[Excerpts from a dataset]

::::

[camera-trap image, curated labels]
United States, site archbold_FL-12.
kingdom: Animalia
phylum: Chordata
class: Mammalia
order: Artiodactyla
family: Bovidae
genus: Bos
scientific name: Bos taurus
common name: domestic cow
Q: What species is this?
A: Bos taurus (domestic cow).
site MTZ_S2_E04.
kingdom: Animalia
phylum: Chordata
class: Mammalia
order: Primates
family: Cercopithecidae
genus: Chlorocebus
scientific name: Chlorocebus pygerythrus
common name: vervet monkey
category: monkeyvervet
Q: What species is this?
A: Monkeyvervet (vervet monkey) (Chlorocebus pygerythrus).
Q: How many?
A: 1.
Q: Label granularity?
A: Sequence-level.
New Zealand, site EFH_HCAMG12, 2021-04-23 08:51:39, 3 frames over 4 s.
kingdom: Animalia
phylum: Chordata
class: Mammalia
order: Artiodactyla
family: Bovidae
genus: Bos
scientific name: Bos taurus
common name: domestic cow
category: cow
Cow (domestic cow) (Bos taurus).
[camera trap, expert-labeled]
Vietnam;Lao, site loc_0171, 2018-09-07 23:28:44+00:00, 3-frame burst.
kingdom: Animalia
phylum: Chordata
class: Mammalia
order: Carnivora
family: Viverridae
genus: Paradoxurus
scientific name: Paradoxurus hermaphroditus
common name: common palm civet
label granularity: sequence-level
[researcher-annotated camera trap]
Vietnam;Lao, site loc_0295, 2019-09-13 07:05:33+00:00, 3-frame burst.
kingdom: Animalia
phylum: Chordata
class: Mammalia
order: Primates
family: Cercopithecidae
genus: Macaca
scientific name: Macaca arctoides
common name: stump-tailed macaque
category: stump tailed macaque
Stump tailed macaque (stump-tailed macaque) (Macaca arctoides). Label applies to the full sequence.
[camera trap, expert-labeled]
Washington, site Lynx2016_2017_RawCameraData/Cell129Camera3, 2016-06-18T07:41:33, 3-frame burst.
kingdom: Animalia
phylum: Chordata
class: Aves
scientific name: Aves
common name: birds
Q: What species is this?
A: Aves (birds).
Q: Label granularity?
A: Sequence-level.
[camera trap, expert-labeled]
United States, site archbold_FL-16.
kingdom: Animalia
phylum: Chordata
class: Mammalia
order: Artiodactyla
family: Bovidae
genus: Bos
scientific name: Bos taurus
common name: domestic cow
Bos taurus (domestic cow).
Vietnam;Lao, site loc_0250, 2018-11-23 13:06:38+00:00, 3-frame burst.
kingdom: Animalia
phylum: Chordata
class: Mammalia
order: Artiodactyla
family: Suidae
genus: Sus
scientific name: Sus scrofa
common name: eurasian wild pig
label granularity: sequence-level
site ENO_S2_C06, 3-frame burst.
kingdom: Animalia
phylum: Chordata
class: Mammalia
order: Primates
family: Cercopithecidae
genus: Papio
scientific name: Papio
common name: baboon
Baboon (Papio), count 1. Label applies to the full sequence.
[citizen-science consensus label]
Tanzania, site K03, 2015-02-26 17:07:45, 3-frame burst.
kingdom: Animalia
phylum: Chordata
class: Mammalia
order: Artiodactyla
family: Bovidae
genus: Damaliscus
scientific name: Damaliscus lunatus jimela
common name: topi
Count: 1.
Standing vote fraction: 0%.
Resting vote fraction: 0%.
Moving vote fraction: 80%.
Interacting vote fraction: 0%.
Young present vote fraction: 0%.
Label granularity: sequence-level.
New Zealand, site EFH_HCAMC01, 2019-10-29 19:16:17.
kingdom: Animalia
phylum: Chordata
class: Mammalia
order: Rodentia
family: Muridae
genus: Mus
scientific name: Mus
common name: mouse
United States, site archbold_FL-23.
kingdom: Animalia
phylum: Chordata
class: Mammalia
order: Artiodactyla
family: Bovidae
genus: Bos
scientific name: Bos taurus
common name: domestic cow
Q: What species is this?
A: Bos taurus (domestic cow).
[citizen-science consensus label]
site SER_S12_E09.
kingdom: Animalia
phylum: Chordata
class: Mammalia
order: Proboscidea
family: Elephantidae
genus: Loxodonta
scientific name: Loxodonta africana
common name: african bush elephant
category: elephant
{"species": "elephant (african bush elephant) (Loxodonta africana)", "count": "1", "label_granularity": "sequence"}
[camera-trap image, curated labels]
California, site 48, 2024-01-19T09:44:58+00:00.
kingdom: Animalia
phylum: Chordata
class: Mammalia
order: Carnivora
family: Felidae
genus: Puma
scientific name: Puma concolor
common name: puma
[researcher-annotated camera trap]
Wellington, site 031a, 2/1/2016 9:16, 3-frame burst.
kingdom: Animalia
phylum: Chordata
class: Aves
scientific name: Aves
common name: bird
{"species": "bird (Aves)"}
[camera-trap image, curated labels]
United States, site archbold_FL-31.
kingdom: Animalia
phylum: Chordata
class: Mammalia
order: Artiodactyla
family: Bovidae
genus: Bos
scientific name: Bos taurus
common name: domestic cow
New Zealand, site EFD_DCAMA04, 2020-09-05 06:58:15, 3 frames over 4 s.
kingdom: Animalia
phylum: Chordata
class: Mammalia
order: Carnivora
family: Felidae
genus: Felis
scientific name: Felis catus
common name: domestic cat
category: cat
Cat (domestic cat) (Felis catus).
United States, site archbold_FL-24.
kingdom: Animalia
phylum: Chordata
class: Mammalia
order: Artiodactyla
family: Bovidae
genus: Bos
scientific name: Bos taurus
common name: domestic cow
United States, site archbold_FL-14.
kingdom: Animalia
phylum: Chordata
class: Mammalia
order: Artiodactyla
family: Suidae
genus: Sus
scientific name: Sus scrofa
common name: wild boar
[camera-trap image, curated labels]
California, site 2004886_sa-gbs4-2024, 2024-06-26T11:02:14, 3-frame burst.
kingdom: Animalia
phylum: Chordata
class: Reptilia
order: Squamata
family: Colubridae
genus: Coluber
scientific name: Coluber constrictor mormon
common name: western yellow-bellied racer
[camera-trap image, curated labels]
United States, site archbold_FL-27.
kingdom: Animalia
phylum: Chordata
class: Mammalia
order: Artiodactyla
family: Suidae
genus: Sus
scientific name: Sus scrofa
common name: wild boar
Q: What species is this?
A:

::::

Try it: Return all the lines shown above, precisely as they stand.

Response area:
[camera-trap image, curated labels]
United States, site archbold_FL-12.
kingdom: Animalia
phylum: Chordata
class: Mammalia
order: Artiodactyla
family: Bovidae
genus: Bos
scientific name: Bos taurus
common name: domestic cow
Q: What species is this?
A: Bos taurus (domestic cow).
site MTZ_S2_E04.
kingdom: Animalia
phylum: Chordata
class: Mammalia
order: Primates
family: Cercopithecidae
genus: Chlorocebus
scientific name: Chlorocebus pygerythrus
common name: vervet monkey
category: monkeyvervet
Q: What species is this?
A: Monkeyvervet (vervet monkey) (Chlorocebus pygerythrus).
Q: How many?
A: 1.
Q: Label granularity?
A: Sequence-level.
New Zealand, site EFH_HCAMG12, 2021-04-23 08:51:39, 3 frames over 4 s.
kingdom: Animalia
phylum: Chordata
class: Mammalia
order: Artiodactyla
family: Bovidae
genus: Bos
scientific name: Bos taurus
common name: domestic cow
category: cow
Cow (domestic cow) (Bos taurus).
[camera trap, expert-labeled]
Vietnam;Lao, site loc_0171, 2018-09-07 23:28:44+00:00, 3-frame burst.
kingdom: Animalia
phylum: Chordata
class: Mammalia
order: Carnivora
family: Viverridae
genus: Paradoxurus
scientific name: Paradoxurus hermaphroditus
common name: common palm civet
label granularity: sequence-level
[researcher-annotated camera trap]
Vietnam;Lao, site loc_0295, 2019-09-13 07:05:33+00:00, 3-frame burst.
kingdom: Animalia
phylum: Chordata
class: Mammalia
order: Primates
family: Cercopithecidae
genus: Macaca
scientific name: Macaca arctoides
common name: stump-tailed macaque
category: stump tailed macaque
Stump tailed macaque (stump-tailed macaque) (Macaca arctoides). Label applies to the full sequence.
[camera trap, expert-labeled]
Washington, site Lynx2016_2017_RawCameraData/Cell129Camera3, 2016-06-18T07:41:33, 3-frame burst.
kingdom: Animalia
phylum: Chordata
class: Aves
scientific name: Aves
common name: birds
Q: What species is this?
A: Aves (birds).
Q: Label granularity?
A: Sequence-level.
[camera trap, expert-labeled]
United States, site archbold_FL-16.
kingdom: Animalia
phylum: Chordata
class: Mammalia
order: Artiodactyla
family: Bovidae
genus: Bos
scientific name: Bos taurus
common name: domestic cow
Bos taurus (domestic cow).
Vietnam;Lao, site loc_0250, 2018-11-23 13:06:38+00:00, 3-frame burst.
kingdom: Animalia
phylum: Chordata
class: Mammalia
order: Artiodactyla
family: Suidae
genus: Sus
scientific name: Sus scrofa
common name: eurasian wild pig
label granularity: sequence-level
site ENO_S2_C06, 3-frame burst.
kingdom: Animalia
phylum: Chordata
class: Mammalia
order: Primates
family: Cercopithecidae
genus: Papio
scientific name: Papio
common name: baboon
Baboon (Papio), count 1. Label applies to the full sequence.
[citizen-science consensus label]
Tanzania, site K03, 2015-02-26 17:07:45, 3-frame burst.
kingdom: Animalia
phylum: Chordata
class: Mammalia
order: Artiodactyla
family: Bovidae
genus: Damaliscus
scientific name: Damaliscus lunatus jimela
common name: topi
Count: 1.
Standing vote fraction: 0%.
Resting vote fraction: 0%.
Moving vote fraction: 80%.
Interacting vote fraction: 0%.
Young present vote fraction: 0%.
Label granularity: sequence-level.
New Zealand, site EFH_HCAMC01, 2019-10-29 19:16:17.
kingdom: Animalia
phylum: Chordata
class: Mammalia
order: Rodentia
family: Muridae
genus: Mus
scientific name: Mus
common name: mouse
United States, site archbold_FL-23.
kingdom: Animalia
phylum: Chordata
class: Mammalia
order: Artiodactyla
family: Bovidae
genus: Bos
scientific name: Bos taurus
common name: domestic cow
Q: What species is this?
A: Bos taurus (domestic cow).
[citizen-science consensus label]
site SER_S12_E09.
kingdom: Animalia
phylum: Chordata
class: Mammalia
order: Proboscidea
family: Elephantidae
genus: Loxodonta
scientific name: Loxodonta africana
common name: african bush elephant
category: elephant
{"species": "elephant (african bush elephant) (Loxodonta africana)", "count": "1", "label_granularity": "sequence"}
[camera-trap image, curated labels]
California, site 48, 2024-01-19T09:44:58+00:00.
kingdom: Animalia
phylum: Chordata
class: Mammalia
order: Carnivora
family: Felidae
genus: Puma
scientific name: Puma concolor
common name: puma
[researcher-annotated camera trap]
Wellington, site 031a, 2/1/2016 9:16, 3-frame burst.
kingdom: Animalia
phylum: Chordata
class: Aves
scientific name: Aves
common name: bird
{"species": "bird (Aves)"}
[camera-trap image, curated labels]
United States, site archbold_FL-31.
kingdom: Animalia
phylum: Chordata
class: Mammalia
order: Artiodactyla
family: Bovidae
genus: Bos
scientific name: Bos taurus
common name: domestic cow
New Zealand, site EFD_DCAMA04, 2020-09-05 06:58:15, 3 frames over 4 s.
kingdom: Animalia
phylum: Chordata
class: Mammalia
order: Carnivora
family: Felidae
genus: Felis
scientific name: Felis catus
common name: domestic cat
category: cat
Cat (domestic cat) (Felis catus).
United States, site archbold_FL-24.
kingdom: Animalia
phylum: Chordata
class: Mammalia
order: Artiodactyla
family: Bovidae
genus: Bos
scientific name: Bos taurus
common name: domestic cow
United States, site archbold_FL-14.
kingdom: Animalia
phylum: Chordata
class: Mammalia
order: Artiodactyla
family: Suidae
genus: Sus
scientific name: Sus scrofa
common name: wild boar
[camera-trap image, curated labels]
California, site 2004886_sa-gbs4-2024, 2024-06-26T11:02:14, 3-frame burst.
kingdom: Animalia
phylum: Chordata
class: Reptilia
order: Squamata
family: Colubridae
genus: Coluber
scientific name: Coluber constrictor mormon
common name: western yellow-bellied racer
[camera-trap image, curated labels]
United States, site archbold_FL-27.
kingdom: Animalia
phylum: Chordata
class: Mammalia
order: Artiodactyla
family: Suidae
genus: Sus
scientific name: Sus scrofa
common name: wild boar
Q: What species is this?
A:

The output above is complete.